Der Münchner Schriftsteller Friedrich Ani hat seinem Zorn über den realen Kriminalfall Peggy Luft gemacht in seinem neuen, spannenden Roman „Totsein verjährt nicht“.
Kein Fall in der jüngeren deutschen Kriminalgeschichte hat den Münchner Autor Friedrich Ani so beschäftigt und innerlich erzürnt wie der Fall Peggy. Zur Erinnerung: Das neunjährige Mädchen aus dem fränkischen Lichtenberg nahe der tschechischen Grenze verschwand am 7. Mai 2001 spurlos. Bis heute wurde keine Leiche gefunden, es gibt keine Indizien für einen Mord – aber einen verurteilten Täter.
Ein geistig zurückgebliebener junger Mann wurde ohne Rechtsbeistand in einem Dauerverhör (das Vernehmungsprotokoll ist über 500 Seiten dick) zu einem „Geständnis“ gezwungen, das er zwei Tage später widerrief. Zuvor hatte Innenminister Beckstein den als Chef der Soko „Peggy“ ermittelnden Kommissar austauschen lassen. Der vor Unstimmigkeiten und Ermittlungsfehlern strotzende Fall musste – so scheint es – unbedingt abgeschlossen werden. Als eine Art „Folter“ bezeichnet Kommissar Polonius Fischer in Anis neuem Roman „Totsein verjährt nicht“ den Umgang der Polizei mit dem später zu lebenslanger Haft verurteilten Mann. Ani hat, mit allen künstlerischen Freiheiten des Autors, den Fall leicht variiert und nach München verlegt.
In Polonius Fischers drittem Einsatz kommen seine Ermittlungen sechs Jahre nach dem Verschwinden der jungen Scarlett Peters wieder ins Rollen, als der Kommissar, der damals die erste Soko leitete, von einem Jugendlichen einen brisanten Brief erhält. Er habe, so der 16-jährige Marcel, Scarlett auf dem Marienplatz erkannt. Der Brief reißt alte Wunden auf. Und Fischer, der die damalige Absetzung nicht verwunden hat, mehr noch aber die spätere Verurteilung eines in seinen Augen völlig Unschuldigen, beginnt, die ganze Geschichte neu aufzurollen. Auch wenn er dazu überhaupt keine Befugnis hat. Aber Fischer intereressiert sich nicht für Kompetenzgerangel und Behördenbeschlüsse, die Wahrheit ist für ihn eine fast körperliche Notwendigkeit.

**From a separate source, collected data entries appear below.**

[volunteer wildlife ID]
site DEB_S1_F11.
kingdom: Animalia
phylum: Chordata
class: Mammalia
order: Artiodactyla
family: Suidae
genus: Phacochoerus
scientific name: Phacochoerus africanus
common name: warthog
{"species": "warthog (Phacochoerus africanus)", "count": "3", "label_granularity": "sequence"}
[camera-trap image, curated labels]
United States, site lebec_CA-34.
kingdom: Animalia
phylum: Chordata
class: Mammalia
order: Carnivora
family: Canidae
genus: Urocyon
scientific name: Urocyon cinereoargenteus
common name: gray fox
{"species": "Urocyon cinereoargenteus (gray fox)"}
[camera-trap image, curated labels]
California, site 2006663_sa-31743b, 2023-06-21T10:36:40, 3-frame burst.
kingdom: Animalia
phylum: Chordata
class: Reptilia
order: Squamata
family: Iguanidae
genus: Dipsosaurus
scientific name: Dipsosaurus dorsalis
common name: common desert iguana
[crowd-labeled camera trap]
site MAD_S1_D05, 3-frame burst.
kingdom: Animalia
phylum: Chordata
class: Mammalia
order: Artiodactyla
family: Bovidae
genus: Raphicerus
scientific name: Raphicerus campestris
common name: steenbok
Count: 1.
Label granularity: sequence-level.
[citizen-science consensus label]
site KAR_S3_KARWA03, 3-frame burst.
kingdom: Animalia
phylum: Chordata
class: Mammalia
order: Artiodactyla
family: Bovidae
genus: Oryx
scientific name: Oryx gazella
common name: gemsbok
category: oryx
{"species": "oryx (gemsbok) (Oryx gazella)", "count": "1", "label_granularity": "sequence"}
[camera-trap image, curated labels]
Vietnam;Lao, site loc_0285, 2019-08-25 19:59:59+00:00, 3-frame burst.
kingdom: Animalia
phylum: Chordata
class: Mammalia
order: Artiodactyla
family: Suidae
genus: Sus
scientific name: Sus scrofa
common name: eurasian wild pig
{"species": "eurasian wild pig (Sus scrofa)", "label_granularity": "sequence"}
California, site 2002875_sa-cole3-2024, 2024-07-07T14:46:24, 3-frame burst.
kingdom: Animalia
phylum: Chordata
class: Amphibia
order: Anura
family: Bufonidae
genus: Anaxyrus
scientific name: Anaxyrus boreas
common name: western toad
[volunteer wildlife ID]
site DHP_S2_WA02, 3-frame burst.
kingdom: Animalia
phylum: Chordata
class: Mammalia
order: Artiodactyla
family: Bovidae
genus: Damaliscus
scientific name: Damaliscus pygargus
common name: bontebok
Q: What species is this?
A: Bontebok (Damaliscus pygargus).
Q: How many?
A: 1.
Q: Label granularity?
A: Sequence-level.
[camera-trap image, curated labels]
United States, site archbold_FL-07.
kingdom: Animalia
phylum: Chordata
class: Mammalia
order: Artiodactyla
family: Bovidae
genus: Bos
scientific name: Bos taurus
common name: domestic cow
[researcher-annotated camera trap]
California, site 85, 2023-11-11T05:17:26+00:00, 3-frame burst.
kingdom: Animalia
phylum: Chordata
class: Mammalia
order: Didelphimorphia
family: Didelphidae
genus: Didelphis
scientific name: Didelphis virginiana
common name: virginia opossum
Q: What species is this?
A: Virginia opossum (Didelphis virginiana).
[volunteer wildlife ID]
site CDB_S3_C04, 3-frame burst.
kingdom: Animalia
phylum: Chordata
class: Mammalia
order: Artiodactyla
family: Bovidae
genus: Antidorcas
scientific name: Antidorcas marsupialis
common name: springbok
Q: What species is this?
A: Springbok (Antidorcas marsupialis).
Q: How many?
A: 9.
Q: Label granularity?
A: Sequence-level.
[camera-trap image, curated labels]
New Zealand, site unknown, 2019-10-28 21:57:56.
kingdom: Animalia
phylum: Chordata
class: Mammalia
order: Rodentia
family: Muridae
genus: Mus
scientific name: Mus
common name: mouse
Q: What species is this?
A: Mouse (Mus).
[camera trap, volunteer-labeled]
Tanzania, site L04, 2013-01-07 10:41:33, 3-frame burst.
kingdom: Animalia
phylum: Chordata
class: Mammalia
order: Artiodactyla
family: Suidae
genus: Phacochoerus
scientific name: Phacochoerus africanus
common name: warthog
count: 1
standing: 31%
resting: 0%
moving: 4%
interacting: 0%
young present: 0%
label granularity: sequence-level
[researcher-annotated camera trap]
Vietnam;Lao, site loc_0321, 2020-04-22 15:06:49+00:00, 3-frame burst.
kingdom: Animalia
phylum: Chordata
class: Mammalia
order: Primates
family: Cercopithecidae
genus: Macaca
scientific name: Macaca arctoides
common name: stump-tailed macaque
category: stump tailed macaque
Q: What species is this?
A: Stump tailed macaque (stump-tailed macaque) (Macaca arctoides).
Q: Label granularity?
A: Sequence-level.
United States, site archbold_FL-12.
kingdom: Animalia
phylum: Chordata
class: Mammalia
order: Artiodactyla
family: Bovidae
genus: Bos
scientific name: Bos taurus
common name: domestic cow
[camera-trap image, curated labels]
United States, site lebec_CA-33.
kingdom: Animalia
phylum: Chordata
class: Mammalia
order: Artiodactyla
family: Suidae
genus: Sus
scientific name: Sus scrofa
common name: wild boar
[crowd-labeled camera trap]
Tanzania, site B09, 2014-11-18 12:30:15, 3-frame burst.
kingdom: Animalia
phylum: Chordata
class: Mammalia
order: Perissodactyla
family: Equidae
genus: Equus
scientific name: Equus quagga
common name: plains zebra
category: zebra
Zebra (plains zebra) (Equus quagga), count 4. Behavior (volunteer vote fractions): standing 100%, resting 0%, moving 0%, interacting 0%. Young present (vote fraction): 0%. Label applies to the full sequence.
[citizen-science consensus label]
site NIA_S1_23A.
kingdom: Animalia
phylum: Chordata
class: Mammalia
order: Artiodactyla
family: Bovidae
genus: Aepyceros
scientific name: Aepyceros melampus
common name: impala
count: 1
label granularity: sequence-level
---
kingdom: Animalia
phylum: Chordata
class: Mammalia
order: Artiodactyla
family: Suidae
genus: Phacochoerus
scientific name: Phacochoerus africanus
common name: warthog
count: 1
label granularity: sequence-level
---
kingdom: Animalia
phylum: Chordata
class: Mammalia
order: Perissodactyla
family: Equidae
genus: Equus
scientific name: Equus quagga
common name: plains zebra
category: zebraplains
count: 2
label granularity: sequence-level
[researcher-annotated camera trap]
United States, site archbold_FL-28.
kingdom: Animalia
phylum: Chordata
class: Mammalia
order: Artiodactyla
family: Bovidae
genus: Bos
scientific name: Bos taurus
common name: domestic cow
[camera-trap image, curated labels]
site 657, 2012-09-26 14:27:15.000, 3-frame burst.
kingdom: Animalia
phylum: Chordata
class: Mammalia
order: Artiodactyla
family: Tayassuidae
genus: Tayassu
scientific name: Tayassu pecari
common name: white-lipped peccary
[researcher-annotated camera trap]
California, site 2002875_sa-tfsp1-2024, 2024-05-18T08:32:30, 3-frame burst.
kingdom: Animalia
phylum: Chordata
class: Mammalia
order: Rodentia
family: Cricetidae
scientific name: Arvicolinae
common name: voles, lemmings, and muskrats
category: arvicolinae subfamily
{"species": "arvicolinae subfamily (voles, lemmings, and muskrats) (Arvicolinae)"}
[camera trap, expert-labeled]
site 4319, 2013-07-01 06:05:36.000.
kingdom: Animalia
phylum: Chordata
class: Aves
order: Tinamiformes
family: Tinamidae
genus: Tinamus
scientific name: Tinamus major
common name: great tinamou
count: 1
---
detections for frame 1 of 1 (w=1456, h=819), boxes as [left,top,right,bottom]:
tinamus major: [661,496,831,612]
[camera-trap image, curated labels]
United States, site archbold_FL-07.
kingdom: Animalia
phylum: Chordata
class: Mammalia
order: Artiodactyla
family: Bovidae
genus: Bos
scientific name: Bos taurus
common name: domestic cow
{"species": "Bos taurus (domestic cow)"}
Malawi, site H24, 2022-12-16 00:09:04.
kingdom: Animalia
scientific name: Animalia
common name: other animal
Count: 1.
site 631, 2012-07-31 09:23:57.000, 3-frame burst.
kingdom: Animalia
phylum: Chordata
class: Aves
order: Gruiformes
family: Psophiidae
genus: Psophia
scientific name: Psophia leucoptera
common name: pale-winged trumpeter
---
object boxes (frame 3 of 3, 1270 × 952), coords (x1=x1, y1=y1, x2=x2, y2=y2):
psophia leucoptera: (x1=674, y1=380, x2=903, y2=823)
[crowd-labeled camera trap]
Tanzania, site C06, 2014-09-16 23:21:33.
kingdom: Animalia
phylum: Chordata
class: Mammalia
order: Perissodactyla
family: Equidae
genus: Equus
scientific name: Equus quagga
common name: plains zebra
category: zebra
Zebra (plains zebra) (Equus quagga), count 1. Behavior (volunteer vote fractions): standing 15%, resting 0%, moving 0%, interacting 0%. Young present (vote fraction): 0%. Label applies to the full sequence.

In seinem (vorerst?) letzten und besten Fall ist der Kommissar, der aus dem Kloster kam, häufig am Ende seiner Kräfte. Seine Freundin, Taxifahrerin Ann-Kristin, ist überfallen und schwer misshandelt worden, nur mühsam kann sich Fischer im Verhör mit den Tätern zusammenreißen. Gänzlich aber verliert er das Gleichgewicht, als er Scarletts Mutter nachts auf dem Friedhof in die Mangel nimmt. Gewalt und Hass sind diesem gottverlassenen Exmönch keineswegs fremd, auch wenn sie sich aus der Verzweiflung über die menschlichen Schattenseiten speisen.
Vor dem Hintergrund des realen Schicksals gewinnt dieser spannende Roman doppelt an Brisanz. Denn – so viel sei verraten – ein unschuldiger Mann wird das Gefängnis verlassen dürfen
Volker Isfort
Friedrich Ani: „Totsein verjährt nicht“ (Zsolnay, 286 Seiten, 19.90 Euro)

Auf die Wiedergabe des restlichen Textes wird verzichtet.